### TEXT TO READ
— START —
A general unifying framework treats relaxation as a scalar parameter adjustment in numerical integrators to enforce discrete invariants:

• Given a provisional update $\tilde u^n$ and an estimate $\tilde \eta$ of a smooth functional $\eta(u)$, the next step is set as a convex combination, $u^n = \bar u^n + \gamma(\tilde u^n - \bar u^n)$, where the relaxation factor $\gamma$ is chosen to enforce conservation or monotonic decay of $\eta$ (Ranocha et al., 2020).
• Analytical results demonstrate that, under mild nondegeneracy or convexity, this relaxation step preserves the baseline order of accuracy and produces unique $\gamma=1+O(h^{p-1})$.
• This structure is flexible, encompassing Runge–Kutta, multistep, general linear methods, and variable step sizes, and supports both conservation and dissipation constraints without extra order conditions (Ranocha et al., 2020).
— END —
### INFORMATION SHOWN
— START —
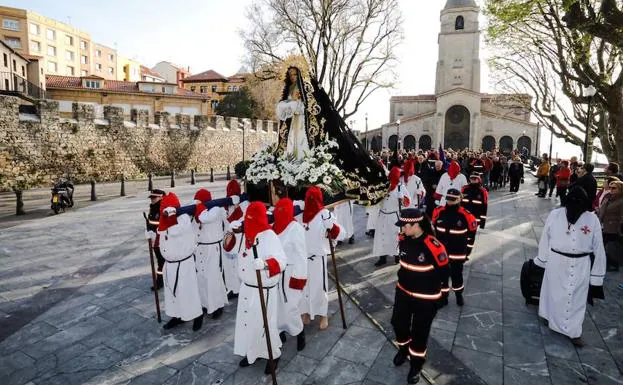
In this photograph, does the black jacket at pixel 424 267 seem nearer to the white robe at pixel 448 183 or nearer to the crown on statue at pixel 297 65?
the crown on statue at pixel 297 65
— END —
### INSTRUCTIONS TO FOLLOW
In the text on relaxation in numerical integrators, rewrite the part that opens with the words containing "A general unifying" and closes with "of $\eta$ (Ranocha et al., 2020).", changing "convex combination" to "weighted average".

### REPLY
A general unifying framework treats relaxation as a scalar parameter adjustment in numerical integrators to enforce discrete invariants:

• Given a provisional update $\tilde u^n$ and an estimate $\tilde \eta$ of a smooth functional $\eta(u)$, the next step is set as a weighted average, $u^n = \bar u^n + \gamma(\tilde u^n - \bar u^n)$, where the relaxation factor $\gamma$ is chosen to enforce conservation or monotonic decay of $\eta$ (Ranocha et al., 2020).